It seems that books about the myth of gendered minds are somewhat like busses - wait ages for one, then two come along close together. I've already reviewed the superb Inferior by Angela Saini, so it was fascinating to be able to contrast Cordelia Fine's impressive Testosterone Rex.

This is a full-on take on the whole business of the ways that men and women aren't (and are) different. You may think that there's no need to do this in today's world. After, all, we all recognise gender equality, don't we? However, not only is it taking a long time for this to percolate through to equal pay (at the time of writing this review there's been quite a fuss about this at the BBC), it's clear that acceptance that the bias still exists is often, at best, skin deep. I was fascinated to see an online argument, started with a post by a (female) physicist on the topic, only to have a string of male scientists, who really should know better, pile in with a combination of denial, excuses, and attempts to counter studies with anecdotes, somehow forgetting that anecdotes are not data.

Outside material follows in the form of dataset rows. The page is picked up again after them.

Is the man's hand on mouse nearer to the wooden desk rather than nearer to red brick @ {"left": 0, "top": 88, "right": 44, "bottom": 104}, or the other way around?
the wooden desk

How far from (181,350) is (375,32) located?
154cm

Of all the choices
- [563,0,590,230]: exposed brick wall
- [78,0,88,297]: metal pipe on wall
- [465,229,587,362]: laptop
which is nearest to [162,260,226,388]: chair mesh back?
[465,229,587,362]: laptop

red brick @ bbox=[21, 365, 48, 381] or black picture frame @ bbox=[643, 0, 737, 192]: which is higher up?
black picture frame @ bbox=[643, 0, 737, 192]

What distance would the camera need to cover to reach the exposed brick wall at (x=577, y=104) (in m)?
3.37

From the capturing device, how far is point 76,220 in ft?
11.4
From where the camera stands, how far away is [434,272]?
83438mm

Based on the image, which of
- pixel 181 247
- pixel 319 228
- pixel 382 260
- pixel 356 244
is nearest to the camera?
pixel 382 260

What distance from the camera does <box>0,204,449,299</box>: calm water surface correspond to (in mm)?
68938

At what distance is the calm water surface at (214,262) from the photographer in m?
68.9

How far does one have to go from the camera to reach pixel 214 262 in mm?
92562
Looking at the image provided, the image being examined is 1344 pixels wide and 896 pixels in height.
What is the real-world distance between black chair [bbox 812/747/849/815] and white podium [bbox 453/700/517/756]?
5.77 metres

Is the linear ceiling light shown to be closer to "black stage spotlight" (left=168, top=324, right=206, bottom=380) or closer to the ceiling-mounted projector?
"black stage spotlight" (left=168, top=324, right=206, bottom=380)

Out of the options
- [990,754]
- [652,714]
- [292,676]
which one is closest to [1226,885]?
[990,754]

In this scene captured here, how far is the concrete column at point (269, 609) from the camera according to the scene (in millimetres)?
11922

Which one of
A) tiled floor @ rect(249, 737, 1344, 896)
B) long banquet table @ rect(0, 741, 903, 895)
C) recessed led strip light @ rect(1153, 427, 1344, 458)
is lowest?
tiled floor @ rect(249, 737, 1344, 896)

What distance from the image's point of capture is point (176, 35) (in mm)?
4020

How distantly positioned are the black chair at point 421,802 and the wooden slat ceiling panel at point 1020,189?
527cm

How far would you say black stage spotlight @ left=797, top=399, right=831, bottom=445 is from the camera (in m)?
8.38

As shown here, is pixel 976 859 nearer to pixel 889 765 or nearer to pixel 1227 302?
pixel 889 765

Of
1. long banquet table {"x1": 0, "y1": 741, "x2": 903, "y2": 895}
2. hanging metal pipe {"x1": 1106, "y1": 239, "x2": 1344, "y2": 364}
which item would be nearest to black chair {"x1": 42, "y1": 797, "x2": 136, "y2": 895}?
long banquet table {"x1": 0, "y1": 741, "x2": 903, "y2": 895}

Even more so than with Saini's book, Fine's makes me feel sorry for evolutionary psychologists - these academics are really getting it in the neck with findings that suggest that at least some of their long-held views aren't based on fact. Part of the reason I particularly feel their pain here is that Fine is more full on than Saini: fiery, snarky and writing much more of a polemic than Saini's cool, careful and scientific approach. My suspicion is that the approach taken in Testosterone Rex might have the wider appeal, even though, for me, Saini's book has the edge.

Luckily, though, the two titles aren't really competitors. There is a strong overlap of theme, but each has a significantly different focus. Here relationships, sex and everyday life are stressed more (down to those infuriating 'girls' and 'boys' aisles in toyshops), while Inferior came particularly from the viewpoint of the influence of gender bias on education and careers, scientific careers in particular.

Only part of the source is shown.